Simulated Electroacoustic Stimulation (EAS)

The FAME algorithm was modified to simulate the EAS. The input stimuli were low-pass filtered at 525 Hz. The high-frequency portion of the signal, above 525 Hz, was bandpass filtered into 21 contiguous frequency bands between 525 and 7,563 Hz. The ENVs' of the signals were extracted by full-wave rectification and low pass filtering at 400 Hz. The ENVs' were then used to amplitude modulate sine-wave carriers whose frequency was the center frequency of bands. Finally, the low-passed signal and modulated sub-band signals were summed up to simulate EAS.

Procedures

The Concurrent Vowel Identification Through FAME, EAS, and SV

The concurrent vowel identification paradigm used in the current study was like the experiments conducted by Kumar et al.26 The synthesized steady-state vowels /a/, /e/, /i/, /o/, and /u/ were used for the task. The vowels /e/, /i/, /o/, and /u/ served as the targets and /a/ served as the competing vowel. Concurrent vowel stimuli were created by pairing each target vowel with the competing vowel.
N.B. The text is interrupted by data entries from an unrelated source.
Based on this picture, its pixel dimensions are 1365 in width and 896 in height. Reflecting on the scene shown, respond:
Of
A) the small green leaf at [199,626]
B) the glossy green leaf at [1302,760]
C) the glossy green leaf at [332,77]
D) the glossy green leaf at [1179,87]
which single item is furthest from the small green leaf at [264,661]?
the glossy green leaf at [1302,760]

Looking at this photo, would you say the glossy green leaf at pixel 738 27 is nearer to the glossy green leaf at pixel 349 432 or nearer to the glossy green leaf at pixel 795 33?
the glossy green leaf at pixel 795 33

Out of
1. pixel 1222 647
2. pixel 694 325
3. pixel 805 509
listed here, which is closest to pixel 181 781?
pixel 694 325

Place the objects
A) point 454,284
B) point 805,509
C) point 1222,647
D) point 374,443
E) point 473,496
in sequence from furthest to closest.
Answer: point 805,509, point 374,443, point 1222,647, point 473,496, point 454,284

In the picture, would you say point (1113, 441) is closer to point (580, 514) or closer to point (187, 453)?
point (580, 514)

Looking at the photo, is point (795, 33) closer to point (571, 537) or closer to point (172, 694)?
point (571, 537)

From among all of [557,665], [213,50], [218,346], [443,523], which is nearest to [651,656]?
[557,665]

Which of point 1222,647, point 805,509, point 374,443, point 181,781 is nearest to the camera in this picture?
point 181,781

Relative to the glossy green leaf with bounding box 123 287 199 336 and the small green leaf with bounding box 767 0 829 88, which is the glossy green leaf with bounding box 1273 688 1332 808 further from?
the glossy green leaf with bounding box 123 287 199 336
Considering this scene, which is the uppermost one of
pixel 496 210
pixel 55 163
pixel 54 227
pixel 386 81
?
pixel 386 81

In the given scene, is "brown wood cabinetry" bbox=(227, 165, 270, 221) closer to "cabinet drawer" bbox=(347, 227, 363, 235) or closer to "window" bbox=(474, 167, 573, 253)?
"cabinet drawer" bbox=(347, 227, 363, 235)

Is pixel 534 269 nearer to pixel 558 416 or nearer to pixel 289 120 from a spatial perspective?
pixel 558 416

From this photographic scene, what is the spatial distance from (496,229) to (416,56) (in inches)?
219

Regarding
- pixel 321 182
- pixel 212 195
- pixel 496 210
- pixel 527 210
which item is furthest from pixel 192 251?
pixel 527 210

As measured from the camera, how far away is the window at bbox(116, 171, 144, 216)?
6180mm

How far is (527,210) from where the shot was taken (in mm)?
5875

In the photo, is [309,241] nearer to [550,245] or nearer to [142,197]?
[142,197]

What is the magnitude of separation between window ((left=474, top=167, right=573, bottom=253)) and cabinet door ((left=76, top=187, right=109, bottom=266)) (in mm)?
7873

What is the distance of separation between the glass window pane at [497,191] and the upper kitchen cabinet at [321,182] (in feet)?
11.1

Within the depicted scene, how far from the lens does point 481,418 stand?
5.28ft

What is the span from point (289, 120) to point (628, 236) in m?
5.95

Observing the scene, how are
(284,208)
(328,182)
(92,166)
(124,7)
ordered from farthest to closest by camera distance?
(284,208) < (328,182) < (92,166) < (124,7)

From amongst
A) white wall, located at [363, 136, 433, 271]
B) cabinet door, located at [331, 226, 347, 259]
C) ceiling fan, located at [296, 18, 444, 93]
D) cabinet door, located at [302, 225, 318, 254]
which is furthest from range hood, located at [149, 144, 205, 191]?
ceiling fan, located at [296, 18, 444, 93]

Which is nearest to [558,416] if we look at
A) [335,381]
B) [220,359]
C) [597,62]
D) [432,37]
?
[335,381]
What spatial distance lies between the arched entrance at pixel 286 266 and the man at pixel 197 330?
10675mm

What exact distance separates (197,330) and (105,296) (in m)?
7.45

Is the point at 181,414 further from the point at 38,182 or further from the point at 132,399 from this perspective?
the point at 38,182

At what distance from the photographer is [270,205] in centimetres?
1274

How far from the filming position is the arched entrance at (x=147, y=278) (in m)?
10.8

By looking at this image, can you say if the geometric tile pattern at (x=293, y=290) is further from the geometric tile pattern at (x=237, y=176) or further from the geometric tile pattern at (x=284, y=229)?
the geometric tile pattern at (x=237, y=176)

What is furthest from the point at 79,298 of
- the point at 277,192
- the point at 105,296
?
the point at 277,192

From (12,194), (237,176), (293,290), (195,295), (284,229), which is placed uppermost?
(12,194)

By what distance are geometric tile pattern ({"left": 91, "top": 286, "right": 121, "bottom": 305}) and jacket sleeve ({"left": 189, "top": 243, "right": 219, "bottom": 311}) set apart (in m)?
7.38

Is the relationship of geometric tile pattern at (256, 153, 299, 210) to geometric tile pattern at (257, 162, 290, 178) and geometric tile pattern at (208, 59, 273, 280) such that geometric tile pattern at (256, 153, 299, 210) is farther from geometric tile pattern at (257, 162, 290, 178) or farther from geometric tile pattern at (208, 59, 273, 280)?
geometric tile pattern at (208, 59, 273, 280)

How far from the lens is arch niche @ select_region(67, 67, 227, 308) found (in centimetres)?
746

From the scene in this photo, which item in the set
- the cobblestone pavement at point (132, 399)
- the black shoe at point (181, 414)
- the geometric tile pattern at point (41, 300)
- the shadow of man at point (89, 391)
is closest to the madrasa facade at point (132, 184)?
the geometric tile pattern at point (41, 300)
Participants were instructed to ignore the competing vowel and to identify the target vowel. Following the stimulus presentation, a response box consisting of the four vowels appeared on the screen. Participants responded by clicking on the appropriate button on the screen. Concurrent vowel identification scores were measured as the function of the F0 difference between the target and the competing vowel. Within each concurrent vowel pair, the target and the competing vowel differed in F0 by 0, 1, 2, and 4 semitones. Each concurrent vowel pair was presented 10 times, and the total correct scores were calculated separately for the F0 differences of 0, 1, 2, and 4 semitone conditions. The probability that a vowel was perceived correctly was considered as the hit rate, and the probability of identifying a vowel when other vowels were presented was the false alarm rate. Later d-prime analysis was carried out and d-values were computed for /e/, /i/, /o/ and /u/ for the F0 difference of 0, 1, 2 and 4 semitones.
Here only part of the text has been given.